At the end of March 2011, EADS’ workforce consisted of 122,899 employees (year-end 2010: 121,691).
EADS confirms its 2011 guidance based on an assumption of € 1 = $ 1.35 for the year-end closing spot rate. In 2011, Airbus should deliver 520 to 530 commercial aircraft and its gross orders should be above its deliveries. EADS’ 2011 revenues should be above the 2010 revenues.
EADS expects 2011 EBIT* before one-off to remain stable compared to the 2010 level, at around € 1.3 billion. Increasing volume and price improvement at Airbus Commercial are roughly compensated by the deterioration of hedge rates, increasing R&D and less favourable mix of activities at Cassidian.
Going forward, reported EBIT* and Earnings Per Share (EPS) performance of EADS will be dependent on the Group’s ability to execute on the A400M, A380 and A350 XWB programmes, in line with the commitments made to its customers.
Reported EBIT* and EPS also depend on exchange rate fluctuations.

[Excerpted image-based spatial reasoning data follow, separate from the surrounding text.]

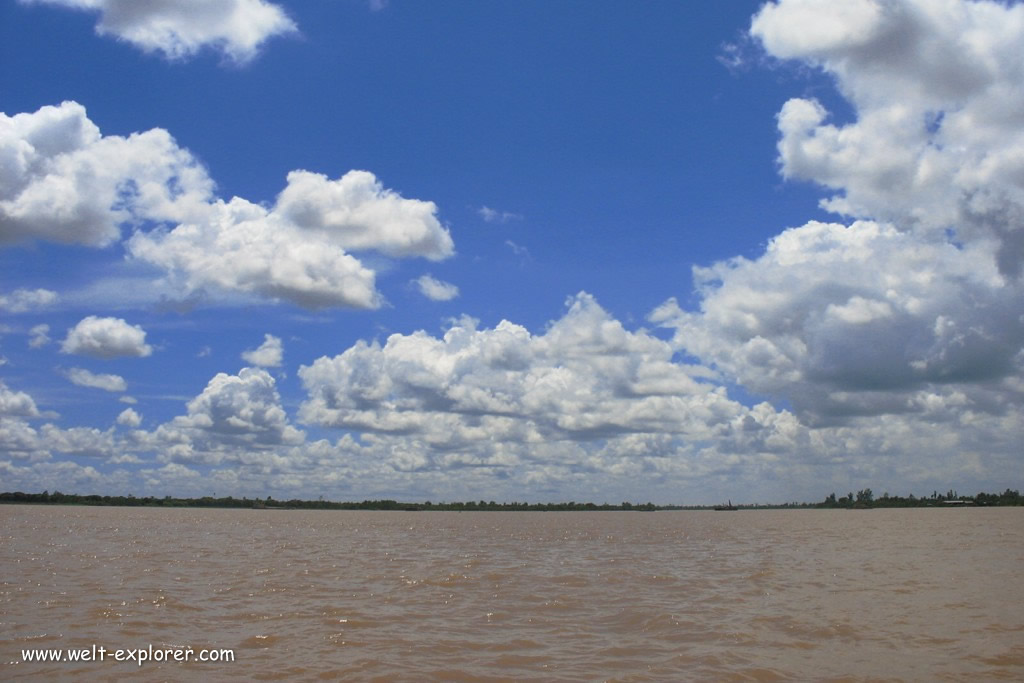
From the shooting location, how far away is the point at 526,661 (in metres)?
16.8

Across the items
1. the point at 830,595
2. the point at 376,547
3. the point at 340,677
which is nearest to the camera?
the point at 340,677

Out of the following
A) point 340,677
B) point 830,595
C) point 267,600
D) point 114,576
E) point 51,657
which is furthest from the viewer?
point 114,576

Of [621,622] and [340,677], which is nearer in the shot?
[340,677]

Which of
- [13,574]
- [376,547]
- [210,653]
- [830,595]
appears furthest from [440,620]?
[376,547]

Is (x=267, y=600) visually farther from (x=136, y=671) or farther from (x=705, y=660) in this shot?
(x=705, y=660)

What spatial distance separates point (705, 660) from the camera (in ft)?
55.7

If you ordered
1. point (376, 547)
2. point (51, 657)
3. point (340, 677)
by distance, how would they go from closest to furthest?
point (340, 677) → point (51, 657) → point (376, 547)

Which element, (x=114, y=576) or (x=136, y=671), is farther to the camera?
(x=114, y=576)

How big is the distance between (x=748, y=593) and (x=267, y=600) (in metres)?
17.3

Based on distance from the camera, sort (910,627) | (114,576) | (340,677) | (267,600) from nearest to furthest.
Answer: (340,677)
(910,627)
(267,600)
(114,576)

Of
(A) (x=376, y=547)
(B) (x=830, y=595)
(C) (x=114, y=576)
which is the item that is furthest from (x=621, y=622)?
(A) (x=376, y=547)

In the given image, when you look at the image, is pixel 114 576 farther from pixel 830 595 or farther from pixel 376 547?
pixel 830 595

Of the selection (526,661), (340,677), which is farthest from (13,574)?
(526,661)

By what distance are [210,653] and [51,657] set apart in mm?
3330
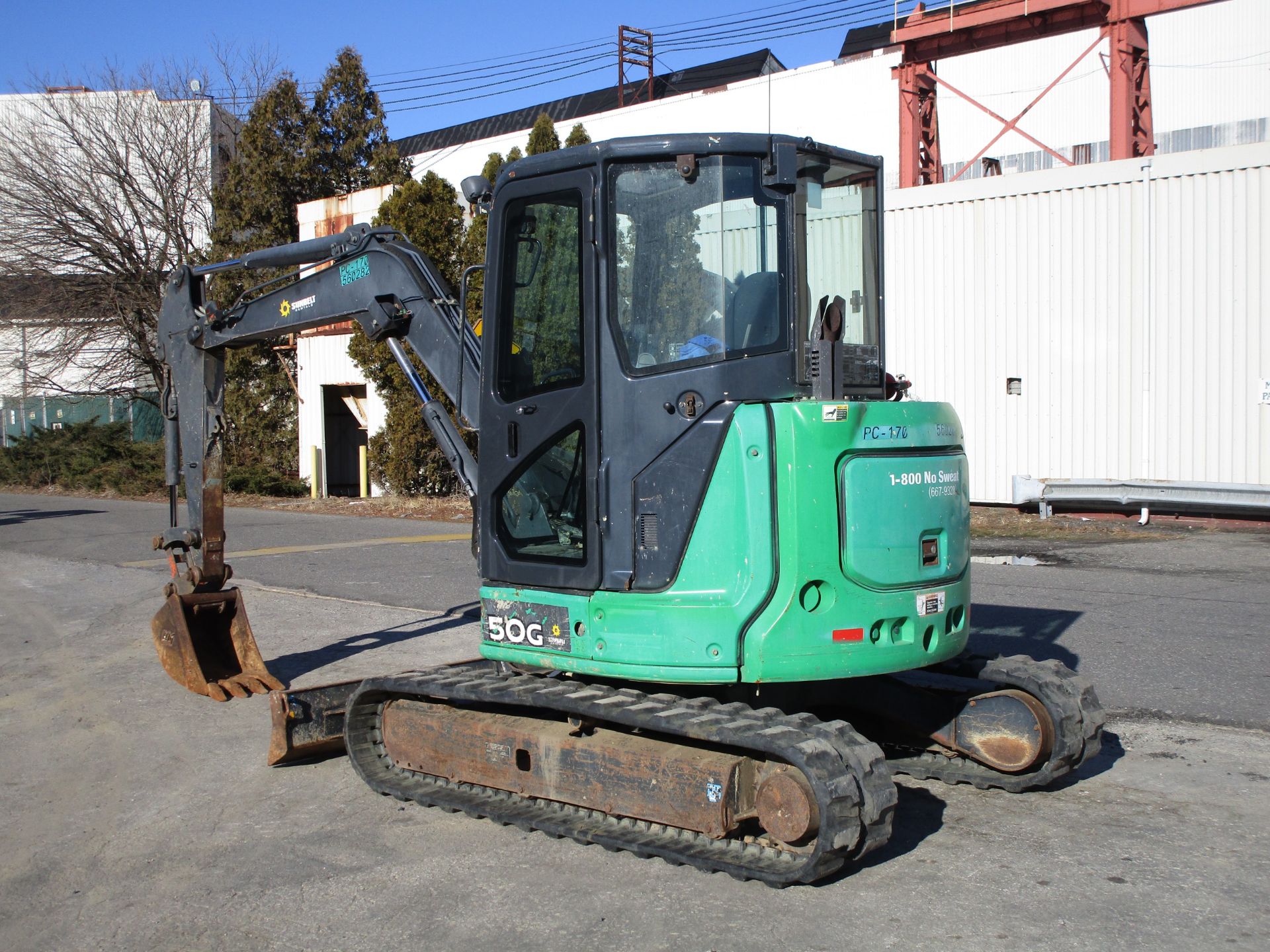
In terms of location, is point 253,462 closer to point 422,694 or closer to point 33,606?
point 33,606

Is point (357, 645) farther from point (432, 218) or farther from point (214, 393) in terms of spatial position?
point (432, 218)

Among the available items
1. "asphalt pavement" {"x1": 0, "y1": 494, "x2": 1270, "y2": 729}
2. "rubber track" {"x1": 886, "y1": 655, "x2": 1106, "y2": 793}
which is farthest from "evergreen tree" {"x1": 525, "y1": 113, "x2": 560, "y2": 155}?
"rubber track" {"x1": 886, "y1": 655, "x2": 1106, "y2": 793}

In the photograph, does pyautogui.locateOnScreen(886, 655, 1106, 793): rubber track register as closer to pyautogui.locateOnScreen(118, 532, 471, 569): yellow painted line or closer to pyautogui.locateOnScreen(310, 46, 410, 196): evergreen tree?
pyautogui.locateOnScreen(118, 532, 471, 569): yellow painted line

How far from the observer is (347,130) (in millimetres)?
33500

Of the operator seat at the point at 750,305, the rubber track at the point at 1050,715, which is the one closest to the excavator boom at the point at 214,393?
the operator seat at the point at 750,305

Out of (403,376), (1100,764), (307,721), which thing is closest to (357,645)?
(307,721)

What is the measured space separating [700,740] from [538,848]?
0.94 m

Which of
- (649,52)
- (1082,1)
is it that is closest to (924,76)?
(1082,1)

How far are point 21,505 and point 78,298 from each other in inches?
317

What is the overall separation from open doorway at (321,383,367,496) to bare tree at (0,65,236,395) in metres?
5.60

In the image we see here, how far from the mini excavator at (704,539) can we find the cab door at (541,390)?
0.05ft

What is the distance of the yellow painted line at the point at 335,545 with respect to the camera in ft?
49.8

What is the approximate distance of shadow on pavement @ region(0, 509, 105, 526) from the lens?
21562mm

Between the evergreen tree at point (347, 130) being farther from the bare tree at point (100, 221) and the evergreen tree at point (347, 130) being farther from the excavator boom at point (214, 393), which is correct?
the excavator boom at point (214, 393)
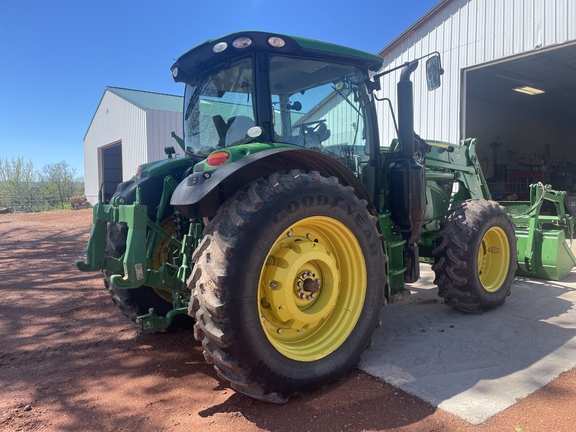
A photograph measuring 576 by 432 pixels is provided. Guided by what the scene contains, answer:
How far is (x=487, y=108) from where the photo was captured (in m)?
16.6

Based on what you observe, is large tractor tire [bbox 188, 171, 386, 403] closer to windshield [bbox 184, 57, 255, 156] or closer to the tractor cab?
the tractor cab

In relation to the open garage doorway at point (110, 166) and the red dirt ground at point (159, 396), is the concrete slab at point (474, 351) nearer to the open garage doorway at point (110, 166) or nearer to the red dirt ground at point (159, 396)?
the red dirt ground at point (159, 396)

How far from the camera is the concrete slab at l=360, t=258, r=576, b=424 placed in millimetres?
2746

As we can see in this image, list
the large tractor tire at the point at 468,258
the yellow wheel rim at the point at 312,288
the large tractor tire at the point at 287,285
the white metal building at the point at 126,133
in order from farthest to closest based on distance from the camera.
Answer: the white metal building at the point at 126,133, the large tractor tire at the point at 468,258, the yellow wheel rim at the point at 312,288, the large tractor tire at the point at 287,285

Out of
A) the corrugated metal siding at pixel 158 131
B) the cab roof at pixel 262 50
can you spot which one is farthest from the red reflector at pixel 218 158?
the corrugated metal siding at pixel 158 131

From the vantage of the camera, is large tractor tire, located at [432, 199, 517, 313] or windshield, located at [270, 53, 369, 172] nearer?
windshield, located at [270, 53, 369, 172]

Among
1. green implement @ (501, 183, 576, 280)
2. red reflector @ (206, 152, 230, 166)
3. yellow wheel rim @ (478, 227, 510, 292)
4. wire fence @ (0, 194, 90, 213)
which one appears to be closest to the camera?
red reflector @ (206, 152, 230, 166)

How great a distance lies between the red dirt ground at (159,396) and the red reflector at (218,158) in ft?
4.93

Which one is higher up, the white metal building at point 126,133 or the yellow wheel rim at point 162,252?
the white metal building at point 126,133

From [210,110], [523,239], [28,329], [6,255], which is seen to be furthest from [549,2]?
[6,255]

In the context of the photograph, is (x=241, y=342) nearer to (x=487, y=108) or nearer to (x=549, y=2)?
(x=549, y=2)

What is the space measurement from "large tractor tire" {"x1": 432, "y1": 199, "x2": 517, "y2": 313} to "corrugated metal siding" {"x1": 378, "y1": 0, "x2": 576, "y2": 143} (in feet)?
15.9

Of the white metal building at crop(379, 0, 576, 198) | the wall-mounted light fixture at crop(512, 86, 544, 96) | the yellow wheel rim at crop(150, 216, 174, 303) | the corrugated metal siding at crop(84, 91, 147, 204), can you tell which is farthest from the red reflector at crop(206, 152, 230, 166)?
the corrugated metal siding at crop(84, 91, 147, 204)

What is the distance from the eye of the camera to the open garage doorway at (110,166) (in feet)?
82.0
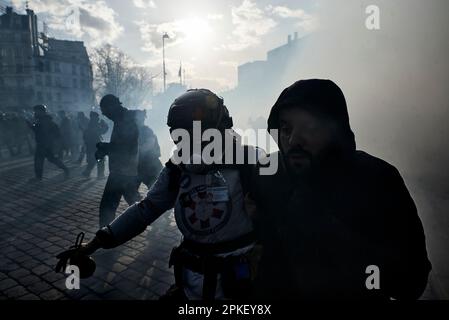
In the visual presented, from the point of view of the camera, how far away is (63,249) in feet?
15.2

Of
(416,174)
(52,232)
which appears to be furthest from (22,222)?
(416,174)

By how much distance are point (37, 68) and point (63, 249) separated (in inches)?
2009

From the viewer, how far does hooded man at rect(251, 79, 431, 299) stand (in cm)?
127

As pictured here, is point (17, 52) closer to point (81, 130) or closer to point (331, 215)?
point (81, 130)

At € 1 = $ 1.35, EADS expects 2011 EPS to be above the 2010 level of € 0.68. Free Cash Flow is expected to be positive.
In 2012, the Group expects a significant improvement in its EBIT* before one off thanks to higher volume, better pricing and improvement of A380 performance at Airbus.
* EADS uses EBIT pre goodwill impairment and exceptionals as a key indicator of its economic performance. The term “exceptionals” refers to such items as depreciation expenses of fair value adjustments relating to the EADS merger, the Airbus Combination and the formation of MBDA, as well as impairment charges thereon.
EADS is a global leader in aerospace, defence and related services. In 2010, the Group – comprising Airbus, Astrium, Cassidian and Eurocopter – generated revenues of € 45.8 billion and employed a workforce of nearly 122,000.